In the Bluegrass world, Doyle Lawson is, quite simply, a legend. Now in his early 70s, Lawson has fronted his band Quicksilver for 36 years and like all great Bluegrass bands, there’s been a rotating group of talented members in the band. This version of Quicksilver may be one of the best ever with members including Josh Swift on Dobro, Joe Dean on banjo, Dustin Pyrtle on guitar, Eli Johnston on bass and Stephen Burwell on fiddle. Of course, Doyle plays mandolin and is joined by Swift, Myrtle and Johnston as the vocal quartet of the band (with Myrtle and Johnston serving as lead vocalists).
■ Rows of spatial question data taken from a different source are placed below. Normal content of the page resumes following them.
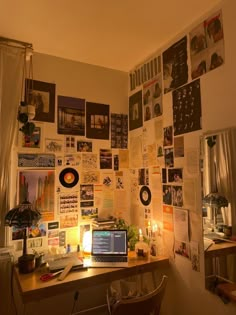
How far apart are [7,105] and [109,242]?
1.36 m

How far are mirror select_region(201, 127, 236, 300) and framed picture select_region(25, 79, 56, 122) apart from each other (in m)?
1.32

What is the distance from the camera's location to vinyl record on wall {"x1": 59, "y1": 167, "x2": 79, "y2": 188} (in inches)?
83.7

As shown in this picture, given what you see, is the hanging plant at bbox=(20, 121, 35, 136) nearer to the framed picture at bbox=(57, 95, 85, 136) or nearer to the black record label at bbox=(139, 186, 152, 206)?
the framed picture at bbox=(57, 95, 85, 136)

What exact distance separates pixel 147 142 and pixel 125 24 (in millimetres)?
981

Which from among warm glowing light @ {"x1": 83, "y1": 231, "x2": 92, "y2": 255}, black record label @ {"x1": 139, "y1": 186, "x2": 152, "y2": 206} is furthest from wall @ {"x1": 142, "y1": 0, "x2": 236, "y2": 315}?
warm glowing light @ {"x1": 83, "y1": 231, "x2": 92, "y2": 255}

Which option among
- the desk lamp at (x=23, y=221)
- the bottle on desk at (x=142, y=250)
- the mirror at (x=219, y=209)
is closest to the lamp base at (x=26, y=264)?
the desk lamp at (x=23, y=221)

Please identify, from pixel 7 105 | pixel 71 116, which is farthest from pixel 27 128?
pixel 71 116

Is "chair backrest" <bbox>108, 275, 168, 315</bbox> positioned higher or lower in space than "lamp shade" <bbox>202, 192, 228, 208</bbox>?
lower

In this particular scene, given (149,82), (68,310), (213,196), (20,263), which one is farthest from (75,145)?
(68,310)

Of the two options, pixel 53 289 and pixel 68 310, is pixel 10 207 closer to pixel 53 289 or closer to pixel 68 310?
pixel 53 289

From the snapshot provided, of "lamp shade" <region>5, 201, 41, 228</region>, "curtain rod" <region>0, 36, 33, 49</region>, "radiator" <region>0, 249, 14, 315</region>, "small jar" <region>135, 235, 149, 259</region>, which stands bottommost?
"radiator" <region>0, 249, 14, 315</region>

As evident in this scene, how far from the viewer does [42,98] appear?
6.84ft

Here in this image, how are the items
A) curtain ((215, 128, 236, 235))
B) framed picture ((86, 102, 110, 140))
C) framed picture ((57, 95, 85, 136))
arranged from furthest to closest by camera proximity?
framed picture ((86, 102, 110, 140))
framed picture ((57, 95, 85, 136))
curtain ((215, 128, 236, 235))

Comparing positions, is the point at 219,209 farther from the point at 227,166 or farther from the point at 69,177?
the point at 69,177
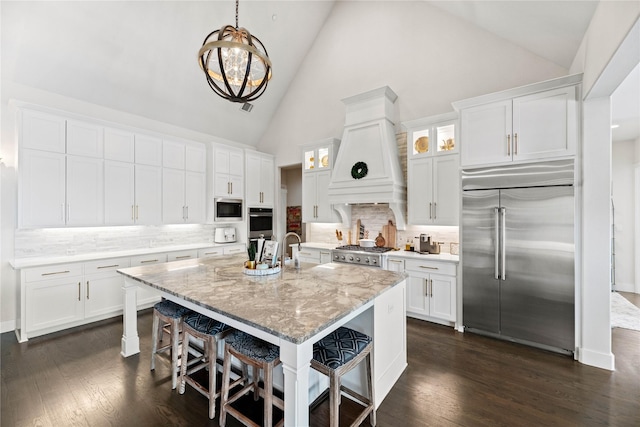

On Life Is A Story, the story song takes precedent over the course of these dozen tracks. “Life of a Hard Workin’ Man” feels like a long lost George Jones song and it’s one of the band’s originals (written by Pyrtle, Dean and Johnston) while The Guitar Case, one of the latest gems from award-winning songwriter Donna Ulisse (now a Mountain Home Recording Company artist like DLQ), tells a story of a man looking for a purpose in his life while “Love Lives Again” is an old George Jones classic and here the band brings all the melancholy the lyric offers.
Mainstream fans of country music from the turn of the century will definitely remember “Little Girl,” a #1 hit from John Michael Montgomery and written by late songwriting legend Harley Allen, and realize that a great song is great no matter the arrangement, even if the story is completely fictional. It’s still heartfelt as is “Kids These Days,” a song which serves as the epitome of the story aspect, this one which shares discussions of the differences between an adult’s childhood and that of kids these days. It wouldn’t be a bluegrass album without a song which uses a train or train metaphor in a song and that (very good) song here is “Derailed” a song about a relationship that has, well, derailed (ended).
While technically a bluegrass album, Life Is A Story feels as much like a classic country album as it does anything inspired by Bill Monroe or Flatt and Scruggs and in decades gone by, it probably would’ve scored a hit or two on the radio, now, it’s just a fantastic piece of music with storytelling that makes it worthy of revisiting again and again.